After the war, Randall, along with his brother, Angus, started McIntyre Aviation, a Cessna dealership at Long Island MacArthur Airport. They chartered flights, offered flying lessons, and maintained small planes. Around the same time, Randall joined O. E. McIntyre, and took over as president in 1961, when his father retired. Later, he was president of McIntyre & Dodd Marketing in Montreal and Toronto, Canada, as well as president of the Business Mail Foundation.

The cover of Randall P. McIntyre's book, "80 Years on Long Island, Stories of My Life."
The cover of Randall P. McIntyre’s book, 80 Years on Long Island, Stories of My Life.

When her three children were off to school in the late 1960s, Helen “felt she had time to spare and wanted to help people,” her husband recalled. She founded the Huntington Youth Board and served as its chairperson from 1968 to 1974. She then helped other Suffolk County communities start youth boards of their own. Later, she became the first president of the Suffolk Network on Adolescent Pregnancy before joining The Trust’s Long Island advisory board.

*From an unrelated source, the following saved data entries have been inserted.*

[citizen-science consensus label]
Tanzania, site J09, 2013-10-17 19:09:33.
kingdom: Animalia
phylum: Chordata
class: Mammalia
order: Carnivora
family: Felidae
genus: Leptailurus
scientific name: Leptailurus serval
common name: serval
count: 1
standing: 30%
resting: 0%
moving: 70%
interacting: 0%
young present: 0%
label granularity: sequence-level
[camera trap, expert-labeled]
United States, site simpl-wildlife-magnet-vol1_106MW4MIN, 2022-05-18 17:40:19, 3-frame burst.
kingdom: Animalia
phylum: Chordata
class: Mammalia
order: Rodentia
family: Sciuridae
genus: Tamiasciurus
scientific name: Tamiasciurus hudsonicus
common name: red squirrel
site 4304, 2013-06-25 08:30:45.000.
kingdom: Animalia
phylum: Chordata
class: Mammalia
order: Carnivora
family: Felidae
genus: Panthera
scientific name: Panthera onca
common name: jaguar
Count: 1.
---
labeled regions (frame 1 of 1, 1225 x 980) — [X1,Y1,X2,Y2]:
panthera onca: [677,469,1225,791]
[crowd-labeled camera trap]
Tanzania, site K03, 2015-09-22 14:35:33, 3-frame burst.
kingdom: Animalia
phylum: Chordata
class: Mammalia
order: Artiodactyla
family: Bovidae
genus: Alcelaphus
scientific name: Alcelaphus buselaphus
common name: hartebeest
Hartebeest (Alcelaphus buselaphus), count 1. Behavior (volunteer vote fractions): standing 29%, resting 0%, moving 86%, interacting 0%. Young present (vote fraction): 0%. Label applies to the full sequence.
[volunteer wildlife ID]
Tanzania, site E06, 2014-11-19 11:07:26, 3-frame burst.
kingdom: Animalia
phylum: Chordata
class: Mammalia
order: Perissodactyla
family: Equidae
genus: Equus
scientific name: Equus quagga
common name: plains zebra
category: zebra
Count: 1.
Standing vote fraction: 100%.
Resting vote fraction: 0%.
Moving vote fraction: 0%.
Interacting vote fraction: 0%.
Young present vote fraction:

Helen McIntyre died September 27, 2002. She was 75. In a tribute to her in The New York Times, The Trust’s Long Island board and staff wrote: “Her dedicated and constructive leadership, her extraordinary but gentle strength, unwavering integrity, and powerful intelligence made Long Island a better place and will continue to be an inspiration. She will be deeply missed by all who had the joy and privilege of working with her.”

In 2007, Randall P. McIntyre published his memoirs, “80 Years on Long Island: Stories of My Life.” He died the following January at age 83.

Helen and Randall McIntyre established a fund for The Trust’s Long Island grantmaking that has supported the Peconic Land Trust, the Suffolk Community Council, and other nonprofits advancing education and other causes.